Mutualité ou prime ferme : ce que la remise achète vraiment
Dans un club P&I, l'exercice reste ouvert et la cotisation reste appelable. Cet outil traduit l'écart de tarif en points d'appel complémentaire absorbables, sans chiffrer aucune cotisation.
Une cotisation d'avance n'est pas un prix, c'est une option que le club conserve
Dans un club de protection et indemnisation, l'exercice de souscription ne se referme pas à son échéance. Il reste ouvert plusieurs années, le temps que la charge sinistres se stabilise, et le club conserve la faculté d'appeler une cotisation supplémentaire si cette charge dépasse le budget qui avait servi à fixer la cotisation d'avance. Le London P&I Club a exercé cette faculté sur trois exercices consécutifs, 2019/20, 2020/21 et 2021/22, dans une annonce du 15 octobre 2021 motivée par des déficits techniques et une sinistralité élevée ; la dernière opération de ce type remontait à 2008 selon The Maritime Executive.
La remise apparente d'une entrée mutuelle par rapport à une prime ferme se mesure donc en points d'appel complémentaire absorbables. Cet outil convertit l'écart de tarif que vous avez sous les yeux en nombre de points, puis chiffre ce qu'un appel de l'ampleur illustrée par le marché coûterait sur vos exercices encore ouverts. Il ne fournit aucun devis et ne remplace pas les termes proposés par un club.
Ce que coûte réellement une sortie de club
Un membre qui quitte un club mutuel ne se contente pas de ne pas renouveler. Il solde son exposition sur les exercices non clos par un versement de sortie, le release call, destiné à protéger les membres restants d'une dégradation ultérieure de ces exercices. The Shipowners' Club en publie la mécanique : un club appliquant un appel complémentaire de 20 % de la cotisation d'avance peut assortir la sortie de 10 points supplémentaires, soit 30 % de la cotisation d'avance à verser sur chaque exercice ouvert.

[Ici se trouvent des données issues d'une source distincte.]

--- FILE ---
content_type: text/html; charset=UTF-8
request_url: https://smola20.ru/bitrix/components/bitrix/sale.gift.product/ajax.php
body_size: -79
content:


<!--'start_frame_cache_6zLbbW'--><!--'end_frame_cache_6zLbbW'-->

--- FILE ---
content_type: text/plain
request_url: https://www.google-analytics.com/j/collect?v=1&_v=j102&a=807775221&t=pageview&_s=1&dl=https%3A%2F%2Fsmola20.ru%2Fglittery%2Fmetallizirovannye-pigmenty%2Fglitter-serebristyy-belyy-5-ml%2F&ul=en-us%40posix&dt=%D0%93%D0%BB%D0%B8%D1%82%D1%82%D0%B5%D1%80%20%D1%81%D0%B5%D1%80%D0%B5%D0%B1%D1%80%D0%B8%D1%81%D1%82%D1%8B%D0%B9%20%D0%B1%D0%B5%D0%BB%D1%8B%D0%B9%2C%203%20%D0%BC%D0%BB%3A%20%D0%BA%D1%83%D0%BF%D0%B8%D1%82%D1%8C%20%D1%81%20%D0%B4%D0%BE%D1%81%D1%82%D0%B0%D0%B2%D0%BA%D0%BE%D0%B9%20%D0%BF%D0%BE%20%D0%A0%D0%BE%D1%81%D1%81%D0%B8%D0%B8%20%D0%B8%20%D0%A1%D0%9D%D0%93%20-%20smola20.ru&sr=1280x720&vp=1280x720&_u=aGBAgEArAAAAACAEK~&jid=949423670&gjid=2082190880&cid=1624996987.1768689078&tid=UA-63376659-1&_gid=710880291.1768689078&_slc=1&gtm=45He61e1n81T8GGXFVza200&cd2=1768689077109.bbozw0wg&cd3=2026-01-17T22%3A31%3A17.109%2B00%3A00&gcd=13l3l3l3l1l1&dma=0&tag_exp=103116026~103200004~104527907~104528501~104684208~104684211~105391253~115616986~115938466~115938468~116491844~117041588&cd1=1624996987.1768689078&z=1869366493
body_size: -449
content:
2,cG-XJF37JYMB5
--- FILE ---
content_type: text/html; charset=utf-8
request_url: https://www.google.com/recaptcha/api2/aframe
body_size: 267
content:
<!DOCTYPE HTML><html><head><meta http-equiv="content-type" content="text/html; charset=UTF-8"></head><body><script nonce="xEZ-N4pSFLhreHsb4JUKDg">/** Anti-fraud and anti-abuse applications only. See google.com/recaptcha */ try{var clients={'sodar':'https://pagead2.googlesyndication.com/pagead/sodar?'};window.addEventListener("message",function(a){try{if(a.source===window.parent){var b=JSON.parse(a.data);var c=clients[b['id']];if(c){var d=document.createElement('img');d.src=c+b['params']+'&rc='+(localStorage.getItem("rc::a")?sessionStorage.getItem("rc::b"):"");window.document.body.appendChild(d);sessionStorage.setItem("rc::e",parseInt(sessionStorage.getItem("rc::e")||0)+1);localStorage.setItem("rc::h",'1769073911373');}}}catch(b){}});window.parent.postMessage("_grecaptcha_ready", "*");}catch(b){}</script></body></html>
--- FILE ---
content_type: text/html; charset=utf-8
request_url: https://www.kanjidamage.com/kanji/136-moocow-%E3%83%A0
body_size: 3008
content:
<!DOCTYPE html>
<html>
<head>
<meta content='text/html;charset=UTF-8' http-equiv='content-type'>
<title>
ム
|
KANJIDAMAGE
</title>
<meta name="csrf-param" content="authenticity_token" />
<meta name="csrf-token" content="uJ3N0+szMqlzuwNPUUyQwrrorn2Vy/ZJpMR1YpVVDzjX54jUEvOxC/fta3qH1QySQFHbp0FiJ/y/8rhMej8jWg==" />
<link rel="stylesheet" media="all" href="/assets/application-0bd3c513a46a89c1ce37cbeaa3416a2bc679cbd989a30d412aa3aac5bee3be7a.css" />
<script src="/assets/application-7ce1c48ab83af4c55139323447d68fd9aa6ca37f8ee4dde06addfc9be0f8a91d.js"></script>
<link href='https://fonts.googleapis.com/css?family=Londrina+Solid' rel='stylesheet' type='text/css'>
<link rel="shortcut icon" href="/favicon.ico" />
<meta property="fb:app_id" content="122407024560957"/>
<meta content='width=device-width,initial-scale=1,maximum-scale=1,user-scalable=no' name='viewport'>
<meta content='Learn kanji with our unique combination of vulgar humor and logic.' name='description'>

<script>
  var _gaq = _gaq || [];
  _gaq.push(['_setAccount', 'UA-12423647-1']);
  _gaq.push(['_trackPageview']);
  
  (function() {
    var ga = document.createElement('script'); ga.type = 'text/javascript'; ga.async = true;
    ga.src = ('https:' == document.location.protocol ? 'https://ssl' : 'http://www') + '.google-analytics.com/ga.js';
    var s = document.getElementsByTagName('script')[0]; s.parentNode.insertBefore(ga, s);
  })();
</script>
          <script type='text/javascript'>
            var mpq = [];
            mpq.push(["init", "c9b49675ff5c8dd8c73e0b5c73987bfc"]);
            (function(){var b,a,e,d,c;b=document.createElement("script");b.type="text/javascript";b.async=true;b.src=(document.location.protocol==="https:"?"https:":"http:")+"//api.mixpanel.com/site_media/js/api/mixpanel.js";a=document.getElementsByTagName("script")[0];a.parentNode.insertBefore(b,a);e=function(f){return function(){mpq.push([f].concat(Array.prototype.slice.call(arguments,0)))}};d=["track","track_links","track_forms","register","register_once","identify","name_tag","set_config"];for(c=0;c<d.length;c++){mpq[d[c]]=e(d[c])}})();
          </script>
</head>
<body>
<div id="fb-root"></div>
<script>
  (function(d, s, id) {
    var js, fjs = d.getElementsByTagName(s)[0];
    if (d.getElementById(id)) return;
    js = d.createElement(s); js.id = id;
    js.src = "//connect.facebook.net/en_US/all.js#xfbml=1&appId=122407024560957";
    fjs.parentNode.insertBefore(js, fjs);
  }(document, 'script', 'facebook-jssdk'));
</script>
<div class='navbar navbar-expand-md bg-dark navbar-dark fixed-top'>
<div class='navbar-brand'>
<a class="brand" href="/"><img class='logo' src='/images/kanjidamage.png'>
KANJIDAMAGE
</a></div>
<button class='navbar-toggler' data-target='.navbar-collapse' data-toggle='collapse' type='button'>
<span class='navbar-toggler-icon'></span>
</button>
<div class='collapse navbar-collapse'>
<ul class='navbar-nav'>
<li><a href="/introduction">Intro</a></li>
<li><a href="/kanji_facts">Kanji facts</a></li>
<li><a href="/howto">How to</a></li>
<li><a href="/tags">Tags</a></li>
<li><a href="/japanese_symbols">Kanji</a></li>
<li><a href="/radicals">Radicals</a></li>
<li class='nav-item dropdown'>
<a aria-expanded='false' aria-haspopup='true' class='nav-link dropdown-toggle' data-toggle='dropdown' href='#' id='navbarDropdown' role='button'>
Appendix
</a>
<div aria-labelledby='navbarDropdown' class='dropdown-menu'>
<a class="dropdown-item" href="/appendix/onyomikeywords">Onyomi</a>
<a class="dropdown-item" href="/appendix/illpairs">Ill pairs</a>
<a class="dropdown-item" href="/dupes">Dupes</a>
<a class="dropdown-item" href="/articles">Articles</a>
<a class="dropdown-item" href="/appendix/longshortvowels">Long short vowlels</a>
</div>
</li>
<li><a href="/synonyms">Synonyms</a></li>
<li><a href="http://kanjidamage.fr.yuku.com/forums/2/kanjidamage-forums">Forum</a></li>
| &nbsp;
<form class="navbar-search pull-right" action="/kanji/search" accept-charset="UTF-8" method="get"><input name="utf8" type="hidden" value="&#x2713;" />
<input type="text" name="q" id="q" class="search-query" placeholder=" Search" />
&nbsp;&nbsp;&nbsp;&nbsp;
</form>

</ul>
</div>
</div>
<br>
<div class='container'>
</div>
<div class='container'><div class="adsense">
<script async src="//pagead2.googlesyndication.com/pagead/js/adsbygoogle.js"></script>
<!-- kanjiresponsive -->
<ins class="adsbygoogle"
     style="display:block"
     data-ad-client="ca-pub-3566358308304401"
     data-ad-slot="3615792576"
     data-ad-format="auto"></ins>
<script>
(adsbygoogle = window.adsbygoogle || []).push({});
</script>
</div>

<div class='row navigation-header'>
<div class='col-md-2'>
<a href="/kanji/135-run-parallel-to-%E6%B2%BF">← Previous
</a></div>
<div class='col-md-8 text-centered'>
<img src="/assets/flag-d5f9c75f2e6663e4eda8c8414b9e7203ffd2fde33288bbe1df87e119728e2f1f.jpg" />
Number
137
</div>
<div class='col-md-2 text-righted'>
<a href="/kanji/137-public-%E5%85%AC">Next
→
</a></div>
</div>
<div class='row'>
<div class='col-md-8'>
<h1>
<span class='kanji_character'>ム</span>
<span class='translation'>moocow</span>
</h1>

Ce versement conditionne la mobilité réelle du membre. Un armement dont trois exercices restent ouverts finance ainsi, pour changer d'assureur, l'équivalent de près d'une année de cotisation. Certains clubs ont adopté une politique de release call nul, ce qui change radicalement l'arbitrage. La question se pose avant l'entrée, jamais au moment du départ.
La part du tarif qui ne se négocie pas
Une fraction de la cotisation échappe à la négociation : la quote part de réassurance du Groupe International, publiée chaque exercice et identique pour tous les membres de tous les clubs. Pour l'exercice 2026/27, la circulaire Gard 15/2025 arrête ce taux à 0,4337 dollar par tonneau de jauge brute pour les pétroliers propres, 0,5751 dollar pour les marchandises sèches, 0,5758 dollar pour les pétroliers transportant des hydrocarbures persistants, 1,0237 dollar pour les porte conteneurs intégraux et 3,1472 dollars pour les navires à passagers.
Cette quote part finance une capacité que nul assureur commercial ne reproduit : rétention individuelle du club de 10 millions de dollars, mise en commun entre les douze clubs jusqu'à 100 millions, réassurance du Groupe de 2,25 milliards au-delà, puis overspill collectif de 1 milliard, soit 3,35 milliards de dollars par événement. La négociation porte donc sur le solde, celui qui dépend du tonnage, des zones de navigation, des équipages et de cinq exercices de sinistralité.